Est-on vraiment sûr qu’il s’agissait réellement d’éducation sexuelle ?
Est-on vraiment sûr que l’éducation sexuelle doive se limiter aux ados ?
Les adultes n’en auraient-ils pas, eux aussi, besoin ?
Il y a-t-il réellement nécessité de s’éduquer dans ce domaine ?
La sexualité n’est-elle pas innée ?
Il en est de la sexualité comme de la danse. Si certains, qui possèdent le sens du rythme et du mouvement, dansent comme ils respirent, d’autres en revanche, doivent apprendre à bouger et à enchaîner les pas.
On ne devrait jamais avoir honte d’apprendre ce qu’on ne sait pas… si demain vous vouliez vous mettre au violon, rien ne vous semblerait plus logique que de demander à un violoniste de vous montrer comment s’en servir ? Cela vaut d’ailleurs pour la plupart des choses, de la lecture au golf en passant par les mathématiques !
Malheureusement, ce qui vaut pour à peu prés tout, fait exception pour la sexualité… sous prétexte qu’on sait comment « faire les bébés », nous partons du principe que nous DEVONS savoir faire l’amour, prendre du plaisir et en donner à l’autre ! Pourtant vous avez bien conscience que si vous savez écrire, vous n’êtes pas pour autant un écrivain, ni à fortiori Musset ou Balzac ! Alors ?
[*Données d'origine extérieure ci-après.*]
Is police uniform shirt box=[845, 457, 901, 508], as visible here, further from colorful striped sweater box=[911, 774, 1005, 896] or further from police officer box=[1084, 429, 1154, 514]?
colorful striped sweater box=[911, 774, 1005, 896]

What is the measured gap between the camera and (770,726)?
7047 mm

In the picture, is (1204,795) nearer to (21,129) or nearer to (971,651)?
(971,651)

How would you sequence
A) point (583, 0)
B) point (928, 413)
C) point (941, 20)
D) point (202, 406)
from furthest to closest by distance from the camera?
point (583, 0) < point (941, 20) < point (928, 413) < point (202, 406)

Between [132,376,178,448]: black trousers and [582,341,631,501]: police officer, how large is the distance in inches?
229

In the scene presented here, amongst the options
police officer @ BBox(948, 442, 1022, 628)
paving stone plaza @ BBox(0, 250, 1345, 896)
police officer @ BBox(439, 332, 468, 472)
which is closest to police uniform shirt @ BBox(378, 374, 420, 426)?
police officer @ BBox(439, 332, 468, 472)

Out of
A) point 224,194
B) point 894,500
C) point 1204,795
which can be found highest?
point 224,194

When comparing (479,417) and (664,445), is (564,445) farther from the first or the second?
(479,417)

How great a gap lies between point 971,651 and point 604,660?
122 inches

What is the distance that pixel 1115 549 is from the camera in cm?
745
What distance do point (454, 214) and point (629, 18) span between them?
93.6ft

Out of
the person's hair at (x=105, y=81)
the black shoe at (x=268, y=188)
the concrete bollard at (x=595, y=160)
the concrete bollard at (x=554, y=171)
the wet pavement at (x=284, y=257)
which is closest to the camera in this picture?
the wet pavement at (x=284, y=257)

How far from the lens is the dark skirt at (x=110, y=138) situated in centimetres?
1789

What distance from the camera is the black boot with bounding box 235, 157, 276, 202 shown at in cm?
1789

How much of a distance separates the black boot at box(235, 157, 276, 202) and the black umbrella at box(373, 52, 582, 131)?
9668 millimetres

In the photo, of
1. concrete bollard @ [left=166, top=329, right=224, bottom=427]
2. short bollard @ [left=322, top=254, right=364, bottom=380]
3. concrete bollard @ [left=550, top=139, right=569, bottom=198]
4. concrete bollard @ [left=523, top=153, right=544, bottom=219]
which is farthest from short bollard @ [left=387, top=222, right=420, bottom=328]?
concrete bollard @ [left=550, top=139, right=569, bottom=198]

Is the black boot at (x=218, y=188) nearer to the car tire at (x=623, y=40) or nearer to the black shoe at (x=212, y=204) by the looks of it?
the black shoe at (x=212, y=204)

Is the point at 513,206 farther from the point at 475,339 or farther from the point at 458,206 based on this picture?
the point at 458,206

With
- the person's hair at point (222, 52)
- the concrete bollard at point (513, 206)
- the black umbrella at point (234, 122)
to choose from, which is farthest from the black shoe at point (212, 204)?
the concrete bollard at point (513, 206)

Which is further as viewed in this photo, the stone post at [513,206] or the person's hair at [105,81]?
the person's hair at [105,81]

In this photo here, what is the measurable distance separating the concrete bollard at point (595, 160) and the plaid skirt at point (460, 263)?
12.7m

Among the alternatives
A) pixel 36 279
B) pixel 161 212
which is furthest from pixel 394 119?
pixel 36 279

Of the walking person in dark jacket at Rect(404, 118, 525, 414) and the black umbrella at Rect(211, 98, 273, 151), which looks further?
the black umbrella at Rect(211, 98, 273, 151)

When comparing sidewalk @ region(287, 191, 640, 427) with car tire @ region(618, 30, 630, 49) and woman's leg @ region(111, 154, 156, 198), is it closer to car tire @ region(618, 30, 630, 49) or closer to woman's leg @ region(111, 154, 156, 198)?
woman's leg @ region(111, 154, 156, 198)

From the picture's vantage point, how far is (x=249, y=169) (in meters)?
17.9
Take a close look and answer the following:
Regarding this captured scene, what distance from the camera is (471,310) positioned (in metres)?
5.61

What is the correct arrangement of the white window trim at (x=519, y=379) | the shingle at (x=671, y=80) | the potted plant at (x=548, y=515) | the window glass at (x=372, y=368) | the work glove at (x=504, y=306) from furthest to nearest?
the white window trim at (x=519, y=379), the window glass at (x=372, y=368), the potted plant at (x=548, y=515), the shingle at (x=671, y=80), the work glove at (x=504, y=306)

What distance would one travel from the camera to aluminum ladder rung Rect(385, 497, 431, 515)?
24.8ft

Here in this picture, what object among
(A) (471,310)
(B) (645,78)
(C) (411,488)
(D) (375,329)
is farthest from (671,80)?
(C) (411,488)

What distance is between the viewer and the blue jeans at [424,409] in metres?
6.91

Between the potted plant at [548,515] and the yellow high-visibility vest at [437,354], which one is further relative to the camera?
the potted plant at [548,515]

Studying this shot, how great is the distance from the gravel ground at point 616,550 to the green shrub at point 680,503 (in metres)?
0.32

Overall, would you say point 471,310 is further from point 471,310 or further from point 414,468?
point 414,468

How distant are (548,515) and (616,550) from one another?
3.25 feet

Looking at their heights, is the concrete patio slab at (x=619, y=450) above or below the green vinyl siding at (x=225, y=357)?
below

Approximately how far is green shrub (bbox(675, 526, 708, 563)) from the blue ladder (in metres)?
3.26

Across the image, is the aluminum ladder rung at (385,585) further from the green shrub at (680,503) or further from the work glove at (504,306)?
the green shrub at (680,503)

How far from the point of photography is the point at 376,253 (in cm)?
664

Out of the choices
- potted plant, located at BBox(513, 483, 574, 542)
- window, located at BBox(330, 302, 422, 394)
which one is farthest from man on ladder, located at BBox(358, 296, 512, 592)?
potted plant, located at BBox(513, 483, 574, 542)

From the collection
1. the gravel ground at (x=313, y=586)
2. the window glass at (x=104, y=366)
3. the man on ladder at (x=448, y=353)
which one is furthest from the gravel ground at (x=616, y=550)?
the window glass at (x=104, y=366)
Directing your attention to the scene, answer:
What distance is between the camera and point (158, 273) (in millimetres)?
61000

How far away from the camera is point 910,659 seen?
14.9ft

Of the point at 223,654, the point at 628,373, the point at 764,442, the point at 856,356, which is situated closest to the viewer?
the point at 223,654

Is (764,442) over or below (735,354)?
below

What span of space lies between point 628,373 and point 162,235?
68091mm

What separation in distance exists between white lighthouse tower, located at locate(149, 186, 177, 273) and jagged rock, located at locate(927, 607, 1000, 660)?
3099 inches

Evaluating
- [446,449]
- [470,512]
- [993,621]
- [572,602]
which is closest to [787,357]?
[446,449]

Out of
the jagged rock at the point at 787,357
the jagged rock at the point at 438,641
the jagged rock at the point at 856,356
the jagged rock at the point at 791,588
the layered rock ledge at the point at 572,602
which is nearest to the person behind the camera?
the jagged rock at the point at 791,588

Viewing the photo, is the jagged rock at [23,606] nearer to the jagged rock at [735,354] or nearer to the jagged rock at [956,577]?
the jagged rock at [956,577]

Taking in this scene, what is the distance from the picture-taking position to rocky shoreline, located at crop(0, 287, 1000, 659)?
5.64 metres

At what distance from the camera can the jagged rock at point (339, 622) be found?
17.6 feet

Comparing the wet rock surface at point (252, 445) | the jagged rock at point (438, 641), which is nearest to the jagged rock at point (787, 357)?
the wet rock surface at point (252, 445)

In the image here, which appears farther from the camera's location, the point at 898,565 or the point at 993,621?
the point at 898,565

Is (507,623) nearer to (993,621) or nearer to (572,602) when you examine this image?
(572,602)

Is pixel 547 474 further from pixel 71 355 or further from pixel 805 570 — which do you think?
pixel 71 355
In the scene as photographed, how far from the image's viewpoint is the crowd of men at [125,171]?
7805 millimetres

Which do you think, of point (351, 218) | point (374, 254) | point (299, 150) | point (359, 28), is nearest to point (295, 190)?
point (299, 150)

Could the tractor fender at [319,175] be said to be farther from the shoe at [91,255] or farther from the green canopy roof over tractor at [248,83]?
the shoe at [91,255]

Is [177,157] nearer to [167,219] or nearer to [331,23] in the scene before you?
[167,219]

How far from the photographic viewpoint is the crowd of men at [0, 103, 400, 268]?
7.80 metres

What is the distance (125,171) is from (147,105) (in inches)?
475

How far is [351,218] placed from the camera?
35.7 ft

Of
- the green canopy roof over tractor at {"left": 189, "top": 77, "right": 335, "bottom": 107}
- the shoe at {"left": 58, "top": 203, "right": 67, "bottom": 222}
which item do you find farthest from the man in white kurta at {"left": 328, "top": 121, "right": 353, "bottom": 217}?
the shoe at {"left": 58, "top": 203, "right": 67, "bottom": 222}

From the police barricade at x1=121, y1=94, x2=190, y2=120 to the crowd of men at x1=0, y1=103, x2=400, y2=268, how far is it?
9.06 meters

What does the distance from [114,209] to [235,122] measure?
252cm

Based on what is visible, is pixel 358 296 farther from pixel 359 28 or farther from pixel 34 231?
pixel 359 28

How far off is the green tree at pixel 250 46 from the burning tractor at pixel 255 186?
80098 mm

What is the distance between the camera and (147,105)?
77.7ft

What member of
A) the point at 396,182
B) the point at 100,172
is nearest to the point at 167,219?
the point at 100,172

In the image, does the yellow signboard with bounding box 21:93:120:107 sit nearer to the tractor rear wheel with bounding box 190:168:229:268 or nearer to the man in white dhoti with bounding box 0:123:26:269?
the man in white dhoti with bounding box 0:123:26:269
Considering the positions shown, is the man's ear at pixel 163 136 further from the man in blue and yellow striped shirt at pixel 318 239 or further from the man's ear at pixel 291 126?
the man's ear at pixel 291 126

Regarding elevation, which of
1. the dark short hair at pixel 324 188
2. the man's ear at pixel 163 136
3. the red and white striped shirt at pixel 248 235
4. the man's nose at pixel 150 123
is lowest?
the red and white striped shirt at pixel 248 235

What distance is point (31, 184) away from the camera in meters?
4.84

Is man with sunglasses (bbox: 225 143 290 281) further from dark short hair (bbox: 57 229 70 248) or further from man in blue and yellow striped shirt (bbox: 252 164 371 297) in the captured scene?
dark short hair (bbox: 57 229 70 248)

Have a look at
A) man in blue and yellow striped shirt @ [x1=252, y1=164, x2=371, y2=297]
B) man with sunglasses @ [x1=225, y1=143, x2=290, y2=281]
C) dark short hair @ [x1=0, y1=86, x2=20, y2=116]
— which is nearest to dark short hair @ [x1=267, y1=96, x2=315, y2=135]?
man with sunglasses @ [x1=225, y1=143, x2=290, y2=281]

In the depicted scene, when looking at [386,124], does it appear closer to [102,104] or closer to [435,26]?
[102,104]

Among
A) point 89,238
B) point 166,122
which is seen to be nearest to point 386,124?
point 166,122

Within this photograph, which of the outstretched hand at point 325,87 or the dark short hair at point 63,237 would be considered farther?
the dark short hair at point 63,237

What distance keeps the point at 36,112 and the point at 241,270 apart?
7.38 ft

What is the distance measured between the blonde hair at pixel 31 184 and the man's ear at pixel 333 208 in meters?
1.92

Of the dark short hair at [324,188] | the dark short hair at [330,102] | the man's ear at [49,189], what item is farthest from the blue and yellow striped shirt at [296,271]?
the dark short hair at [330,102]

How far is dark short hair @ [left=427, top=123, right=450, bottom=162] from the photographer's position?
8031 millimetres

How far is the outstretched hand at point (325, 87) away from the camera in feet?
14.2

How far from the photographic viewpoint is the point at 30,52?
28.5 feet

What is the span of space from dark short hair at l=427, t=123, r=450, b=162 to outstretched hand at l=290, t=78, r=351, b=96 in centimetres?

Alors c’est peut être que nous ne voyons la sexualité qu’ à travers le prisme de notre orgueil et de la performance. C’est dommage.
Il faut bien se rendre à l’évidence, rien (ou si peu) n’est fait pour nous donner les clés d’une sexualité épanouie.
L’éducation sexuelle au collège
Je ne sais pas vous, mais moi je m’en rappelle bien ! c’était en 6ème.
Lorsqu’en début d’année notre prof de sciences naturelles nous a distribué les livres, nous avons découvert, encarté au milieu des pages, un petit livret blanc très discret. Sur ce livret, en lettres noires, un titre : « La reproduction des vertébrés ».
J’en déduis aujourd’hui que si ce petit livret était « volant » au lieu de faire l’objet d’un chapitre dûment agrafé dans le manuel, c’est que cette leçon devait être optionnelle ? Je suppose qu’on devait laisser au prof ou au chef établissement, le soin de juger s’il était opportun ou pas de nous parler de la « reproduction des vertébrés » ! auquel cas, le livret disparaissait du bouquin de Sciences.
Mais au collège Maurice Ravel, on devait être progressiste, le livret était là !
C’est donc les yeux brillants et le rouge aux joues, que nous nous sommes empressés d’ouvrir le livret en gloussant !
La seule chose « émoustillante », consistait en 6 pauvres petits dessins représentant un homme et une femme nus, à l’age de 9 ans, 15 ans et adultes. Le summum de l’érotisme était que l’aquarelliste amateur qui avait réalisé l’œuvre, avait figuré les poils de la jeune fille et de la dame ! Voilà pour l’anecdote autobiographique et pour planter le décor.
À part ça, que contenait ce fascicule qu’on nous avait présenté comme de l’éducation sexuelle ?
Des schémas de l’appareil reproducteur de l’homme et de la femme, en coupe et de toutes les couleurs. Une photo d’ovule et une de spermatozoïde. Un chapitre sur le cycle féminin, un autre sur la gestation. Enfin un autre très court sur la contraception. Point. Notre éducation sexuelle était faite ! Madame Legris pouvait respirer, elle n’aurait plus à nous parler du zizi et de la zézette !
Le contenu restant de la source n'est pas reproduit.